玄海を渡って異国に住むようになった済州道出身として、なつかしい故郷のためになる事業をしようと、大阪において済州道出身者四団体が結成されそれぞれ三十年が経過いたしました。この短い間に我が故郷の済州道は大いに変貌し、近代的な田園都市として、また国際観光リゾート地として登場することになりました。郷土のめざましい発展の姿をみるたびに、済州道人としての誇りを感じずにはいられません。
済州道がめざましい飛躍発展をなしとげた歴史の分岐点に、本協会としては多少とも参与することになったことを誇らしく思い、またその間の会員皆様の厚いご協力に対して心より感謝を申し上げます。改めて言うまでもなく、本協会は相互間の親睦と郷土発展及びに、次世代を育成する事業を推進することになりました。
具体的には郷土訪問を通して相互間の交流とそのときどきの時代に適した各種の講演会・親睦会・新年会・青少年の民俗教育など、多彩な行事を企画推進することになります。このような行事は、異国で生活する済州道出身者として親睦を深め質資の向上において、大変意義ある事業であります。
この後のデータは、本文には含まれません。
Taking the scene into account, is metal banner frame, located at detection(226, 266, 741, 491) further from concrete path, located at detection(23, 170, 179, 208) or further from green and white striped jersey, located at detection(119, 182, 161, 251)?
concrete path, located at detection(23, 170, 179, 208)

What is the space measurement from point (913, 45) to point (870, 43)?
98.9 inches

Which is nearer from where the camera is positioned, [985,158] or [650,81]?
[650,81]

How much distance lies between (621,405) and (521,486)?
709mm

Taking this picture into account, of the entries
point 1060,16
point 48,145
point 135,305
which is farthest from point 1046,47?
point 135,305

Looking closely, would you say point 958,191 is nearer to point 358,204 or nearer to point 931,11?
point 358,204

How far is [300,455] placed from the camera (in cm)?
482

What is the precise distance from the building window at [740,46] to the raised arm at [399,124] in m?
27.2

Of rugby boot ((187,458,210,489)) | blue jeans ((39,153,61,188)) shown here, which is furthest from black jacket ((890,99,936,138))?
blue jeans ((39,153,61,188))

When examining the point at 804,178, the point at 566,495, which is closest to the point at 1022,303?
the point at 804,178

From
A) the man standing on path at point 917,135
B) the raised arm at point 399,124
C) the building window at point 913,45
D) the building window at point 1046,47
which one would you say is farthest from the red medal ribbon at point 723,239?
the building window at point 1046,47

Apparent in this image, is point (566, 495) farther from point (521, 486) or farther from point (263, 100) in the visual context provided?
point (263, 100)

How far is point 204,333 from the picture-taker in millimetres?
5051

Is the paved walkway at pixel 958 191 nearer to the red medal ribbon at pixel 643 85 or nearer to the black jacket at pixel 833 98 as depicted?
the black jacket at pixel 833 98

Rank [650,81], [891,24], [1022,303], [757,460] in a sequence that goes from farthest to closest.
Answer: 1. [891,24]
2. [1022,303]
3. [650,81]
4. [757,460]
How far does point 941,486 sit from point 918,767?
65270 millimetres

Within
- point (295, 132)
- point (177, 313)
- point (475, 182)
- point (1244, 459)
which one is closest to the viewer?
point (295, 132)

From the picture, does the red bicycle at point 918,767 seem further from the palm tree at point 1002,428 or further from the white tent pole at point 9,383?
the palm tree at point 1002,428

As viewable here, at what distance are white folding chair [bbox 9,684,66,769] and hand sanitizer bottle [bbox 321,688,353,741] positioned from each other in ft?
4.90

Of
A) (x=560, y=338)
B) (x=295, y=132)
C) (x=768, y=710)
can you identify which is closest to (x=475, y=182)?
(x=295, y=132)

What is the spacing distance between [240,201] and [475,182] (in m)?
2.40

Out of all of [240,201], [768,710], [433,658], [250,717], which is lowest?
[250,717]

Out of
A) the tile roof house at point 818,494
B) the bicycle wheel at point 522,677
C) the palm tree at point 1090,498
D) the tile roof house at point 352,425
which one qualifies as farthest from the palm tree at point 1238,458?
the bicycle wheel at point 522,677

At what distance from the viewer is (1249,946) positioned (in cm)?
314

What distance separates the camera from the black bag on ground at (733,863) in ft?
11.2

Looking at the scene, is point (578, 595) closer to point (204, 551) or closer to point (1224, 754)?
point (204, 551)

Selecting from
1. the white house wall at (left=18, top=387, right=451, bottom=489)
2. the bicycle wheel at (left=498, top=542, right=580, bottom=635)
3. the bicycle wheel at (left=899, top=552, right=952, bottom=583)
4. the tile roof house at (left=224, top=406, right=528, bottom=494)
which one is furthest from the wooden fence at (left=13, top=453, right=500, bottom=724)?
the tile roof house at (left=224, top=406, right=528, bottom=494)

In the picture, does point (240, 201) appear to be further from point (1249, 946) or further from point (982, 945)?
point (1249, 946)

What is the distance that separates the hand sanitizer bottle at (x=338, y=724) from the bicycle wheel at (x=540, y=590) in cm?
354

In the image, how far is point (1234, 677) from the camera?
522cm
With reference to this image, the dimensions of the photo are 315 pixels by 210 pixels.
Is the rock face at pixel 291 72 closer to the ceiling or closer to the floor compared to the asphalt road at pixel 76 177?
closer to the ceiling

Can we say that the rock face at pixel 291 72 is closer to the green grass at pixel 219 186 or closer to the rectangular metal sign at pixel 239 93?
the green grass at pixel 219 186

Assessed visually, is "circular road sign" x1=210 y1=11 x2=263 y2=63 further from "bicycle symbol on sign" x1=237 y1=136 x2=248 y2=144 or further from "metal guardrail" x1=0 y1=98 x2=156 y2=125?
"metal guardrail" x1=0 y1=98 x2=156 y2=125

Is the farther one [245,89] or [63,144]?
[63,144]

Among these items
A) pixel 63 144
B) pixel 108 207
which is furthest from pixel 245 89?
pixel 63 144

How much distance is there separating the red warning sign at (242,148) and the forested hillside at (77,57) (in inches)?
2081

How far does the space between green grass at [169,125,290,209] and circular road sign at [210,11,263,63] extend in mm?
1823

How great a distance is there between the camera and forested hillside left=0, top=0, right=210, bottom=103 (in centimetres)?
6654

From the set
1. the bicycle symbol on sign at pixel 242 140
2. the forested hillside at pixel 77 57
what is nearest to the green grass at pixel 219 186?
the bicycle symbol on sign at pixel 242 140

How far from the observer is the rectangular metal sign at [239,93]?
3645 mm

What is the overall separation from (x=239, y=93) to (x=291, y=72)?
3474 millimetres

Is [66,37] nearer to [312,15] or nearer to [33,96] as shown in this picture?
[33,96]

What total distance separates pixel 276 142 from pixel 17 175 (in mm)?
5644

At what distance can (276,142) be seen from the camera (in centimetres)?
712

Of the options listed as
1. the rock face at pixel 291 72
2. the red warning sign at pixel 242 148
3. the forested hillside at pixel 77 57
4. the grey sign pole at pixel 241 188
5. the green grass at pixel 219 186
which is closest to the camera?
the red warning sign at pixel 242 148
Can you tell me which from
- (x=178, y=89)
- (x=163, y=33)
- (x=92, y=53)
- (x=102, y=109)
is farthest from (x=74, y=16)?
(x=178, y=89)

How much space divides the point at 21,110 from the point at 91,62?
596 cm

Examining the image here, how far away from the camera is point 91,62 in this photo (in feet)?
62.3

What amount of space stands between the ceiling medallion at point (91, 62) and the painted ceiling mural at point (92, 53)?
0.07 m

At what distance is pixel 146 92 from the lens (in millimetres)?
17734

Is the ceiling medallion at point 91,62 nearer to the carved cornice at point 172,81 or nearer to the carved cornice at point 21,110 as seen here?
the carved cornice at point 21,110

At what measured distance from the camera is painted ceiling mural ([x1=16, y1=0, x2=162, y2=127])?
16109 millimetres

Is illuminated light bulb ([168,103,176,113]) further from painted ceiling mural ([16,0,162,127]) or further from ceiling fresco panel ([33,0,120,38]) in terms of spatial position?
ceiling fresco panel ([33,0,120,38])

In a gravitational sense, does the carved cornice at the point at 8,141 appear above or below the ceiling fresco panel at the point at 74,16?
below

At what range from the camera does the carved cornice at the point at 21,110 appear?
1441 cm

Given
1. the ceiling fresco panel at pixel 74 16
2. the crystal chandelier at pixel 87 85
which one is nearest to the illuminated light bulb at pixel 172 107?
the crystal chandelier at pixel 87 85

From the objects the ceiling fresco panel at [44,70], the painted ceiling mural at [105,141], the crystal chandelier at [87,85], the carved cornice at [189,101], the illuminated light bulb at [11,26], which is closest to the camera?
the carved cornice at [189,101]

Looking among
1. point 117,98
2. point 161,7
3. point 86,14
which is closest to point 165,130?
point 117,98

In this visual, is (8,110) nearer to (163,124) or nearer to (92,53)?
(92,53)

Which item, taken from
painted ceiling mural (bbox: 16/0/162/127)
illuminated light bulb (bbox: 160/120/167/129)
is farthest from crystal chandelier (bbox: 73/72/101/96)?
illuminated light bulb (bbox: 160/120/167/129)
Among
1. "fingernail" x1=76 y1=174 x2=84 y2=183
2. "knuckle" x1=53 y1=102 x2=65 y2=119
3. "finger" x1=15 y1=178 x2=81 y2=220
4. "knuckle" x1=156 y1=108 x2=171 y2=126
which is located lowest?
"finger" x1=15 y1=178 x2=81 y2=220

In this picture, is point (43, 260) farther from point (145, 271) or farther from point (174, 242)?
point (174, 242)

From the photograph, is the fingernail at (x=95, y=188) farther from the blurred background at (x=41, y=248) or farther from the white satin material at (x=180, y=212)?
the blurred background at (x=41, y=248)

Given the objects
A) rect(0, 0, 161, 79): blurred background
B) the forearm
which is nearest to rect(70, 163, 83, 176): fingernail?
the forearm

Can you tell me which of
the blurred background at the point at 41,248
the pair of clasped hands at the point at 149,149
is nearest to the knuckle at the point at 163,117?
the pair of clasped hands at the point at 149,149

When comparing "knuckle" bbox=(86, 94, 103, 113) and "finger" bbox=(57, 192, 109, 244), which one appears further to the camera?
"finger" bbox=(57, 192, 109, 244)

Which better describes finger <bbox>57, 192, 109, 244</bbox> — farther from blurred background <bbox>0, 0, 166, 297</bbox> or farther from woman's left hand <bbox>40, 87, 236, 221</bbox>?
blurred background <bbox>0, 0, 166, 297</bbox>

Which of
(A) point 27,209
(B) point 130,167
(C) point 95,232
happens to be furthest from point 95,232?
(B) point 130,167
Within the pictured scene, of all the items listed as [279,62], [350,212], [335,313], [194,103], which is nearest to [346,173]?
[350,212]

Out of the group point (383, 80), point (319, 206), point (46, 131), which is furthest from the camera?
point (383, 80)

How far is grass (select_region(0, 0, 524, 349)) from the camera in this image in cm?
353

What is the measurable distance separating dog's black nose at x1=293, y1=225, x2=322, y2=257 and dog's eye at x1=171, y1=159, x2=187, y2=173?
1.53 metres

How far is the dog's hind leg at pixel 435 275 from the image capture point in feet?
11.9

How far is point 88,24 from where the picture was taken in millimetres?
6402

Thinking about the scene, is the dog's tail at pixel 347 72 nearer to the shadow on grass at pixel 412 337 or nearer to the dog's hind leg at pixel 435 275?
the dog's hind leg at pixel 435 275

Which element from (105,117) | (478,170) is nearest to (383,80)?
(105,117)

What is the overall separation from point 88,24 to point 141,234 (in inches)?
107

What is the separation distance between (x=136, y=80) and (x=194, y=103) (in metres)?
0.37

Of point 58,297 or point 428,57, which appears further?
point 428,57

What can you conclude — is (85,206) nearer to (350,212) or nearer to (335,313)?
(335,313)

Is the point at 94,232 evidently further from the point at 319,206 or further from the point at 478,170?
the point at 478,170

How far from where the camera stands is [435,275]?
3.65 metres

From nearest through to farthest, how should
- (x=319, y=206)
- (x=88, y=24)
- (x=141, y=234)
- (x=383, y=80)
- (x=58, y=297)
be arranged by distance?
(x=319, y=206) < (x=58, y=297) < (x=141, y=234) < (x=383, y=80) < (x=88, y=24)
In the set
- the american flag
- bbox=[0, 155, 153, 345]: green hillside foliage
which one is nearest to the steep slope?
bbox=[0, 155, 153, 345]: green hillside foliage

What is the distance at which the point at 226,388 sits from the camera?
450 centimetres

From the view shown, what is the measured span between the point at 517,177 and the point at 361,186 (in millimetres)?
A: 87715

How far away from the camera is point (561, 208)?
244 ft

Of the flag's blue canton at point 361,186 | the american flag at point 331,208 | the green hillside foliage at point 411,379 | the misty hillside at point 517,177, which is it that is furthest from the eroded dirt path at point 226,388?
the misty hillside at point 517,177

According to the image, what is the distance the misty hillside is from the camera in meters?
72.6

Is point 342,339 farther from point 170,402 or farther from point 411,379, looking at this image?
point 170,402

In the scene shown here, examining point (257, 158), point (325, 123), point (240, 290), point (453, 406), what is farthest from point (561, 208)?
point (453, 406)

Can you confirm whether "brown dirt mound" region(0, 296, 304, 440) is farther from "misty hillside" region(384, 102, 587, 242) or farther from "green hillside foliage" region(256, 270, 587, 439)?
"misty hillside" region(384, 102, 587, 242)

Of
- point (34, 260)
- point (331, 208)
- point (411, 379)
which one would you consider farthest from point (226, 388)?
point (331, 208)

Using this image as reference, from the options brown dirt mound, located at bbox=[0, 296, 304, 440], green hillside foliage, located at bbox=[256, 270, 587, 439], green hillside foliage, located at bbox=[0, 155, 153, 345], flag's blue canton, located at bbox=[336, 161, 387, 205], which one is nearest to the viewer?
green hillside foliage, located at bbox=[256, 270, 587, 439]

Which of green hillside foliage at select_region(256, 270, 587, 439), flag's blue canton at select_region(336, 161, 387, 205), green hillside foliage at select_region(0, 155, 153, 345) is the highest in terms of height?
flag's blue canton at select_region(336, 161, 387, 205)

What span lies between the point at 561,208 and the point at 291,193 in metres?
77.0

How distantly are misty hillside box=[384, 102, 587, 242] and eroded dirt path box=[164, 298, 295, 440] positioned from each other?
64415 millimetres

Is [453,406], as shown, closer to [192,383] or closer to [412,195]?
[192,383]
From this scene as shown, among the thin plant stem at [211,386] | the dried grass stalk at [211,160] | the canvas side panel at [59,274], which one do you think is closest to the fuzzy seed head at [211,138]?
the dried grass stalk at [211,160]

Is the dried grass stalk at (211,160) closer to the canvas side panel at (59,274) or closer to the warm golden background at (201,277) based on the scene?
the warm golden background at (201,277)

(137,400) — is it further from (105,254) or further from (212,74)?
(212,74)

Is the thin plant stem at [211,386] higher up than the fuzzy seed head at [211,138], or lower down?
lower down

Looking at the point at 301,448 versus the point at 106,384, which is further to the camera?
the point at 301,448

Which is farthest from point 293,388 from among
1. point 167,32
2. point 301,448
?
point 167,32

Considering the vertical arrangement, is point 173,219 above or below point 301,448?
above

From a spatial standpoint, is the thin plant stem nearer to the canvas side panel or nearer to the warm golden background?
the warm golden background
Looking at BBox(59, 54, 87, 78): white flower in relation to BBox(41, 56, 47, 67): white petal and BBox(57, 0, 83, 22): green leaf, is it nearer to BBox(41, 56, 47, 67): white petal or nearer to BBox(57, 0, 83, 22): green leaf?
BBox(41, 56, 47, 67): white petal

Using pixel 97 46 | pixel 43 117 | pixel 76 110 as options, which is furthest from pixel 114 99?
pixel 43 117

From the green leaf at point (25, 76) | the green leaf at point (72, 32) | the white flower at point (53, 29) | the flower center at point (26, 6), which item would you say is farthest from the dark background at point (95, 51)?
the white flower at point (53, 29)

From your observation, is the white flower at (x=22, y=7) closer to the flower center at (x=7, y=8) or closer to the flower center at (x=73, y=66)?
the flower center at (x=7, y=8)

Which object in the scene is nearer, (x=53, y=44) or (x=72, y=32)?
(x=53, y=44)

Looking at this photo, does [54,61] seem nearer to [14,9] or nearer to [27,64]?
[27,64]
私たちはこのような事業を積み重ね、それを堅固な台としながら済州道と日本をつなぐ架け橋として前進していきたいと思います。
いまや済州道は過去のイメージを完全に払拭して、将来に向かって明るい展望に溢れています。在日同胞もまた、三世・四世という新しい世代が全面に登場することになりました。
この機会に、わが故郷・済州道がいつまでも繁栄し、そして私たちの子々孫々にいたるまで済州道を愛し、済州人としての誇りをもってくれることが私たちの願いであります。この願いを具体的に組織すべく、関西済州特別自治道民協会の結成総会を開催することになりました。
十数年前から在大阪済州道出身者四団体は、済州道行政当局との要望、また連絡事項においては共同で対処するため四団体連絡協議会を置き、そのつど対応してきました。しかし、四団体の事業、目的がほとんど同じであるため、統合の必要性を痛感し、済州道四団体統合委員会に名称を変え、統合実現に向け努力してきました。
ところが、一定の前進がみられず、局面を打開するために、四団体の顧問を加えた統合推進委員会へと組織を拡大して毎月会議を開き統合推進の具体案を検討しながら活発に活動を展開してきました。四団体統合推進に関する調印及び共同声明発表を契機に、はじめて「済州道民慰安の夕べ」を開催し、済州道特産品販売展示ならびに済州道知事を囲んで懇談会をもつなど、統合に向けての環境、条件づくりにあらゆる努力を傾注しました。大変困難でしんどい作業であったように思います。
済州道四団体統合委員会ならびに内外道民の統合への深い関心と要望に応えるために、1993年9月30日、康忠男氏は、仮称「済友会」結成準備委員会のご要望を受け入れ会長就任を受諾いたしました。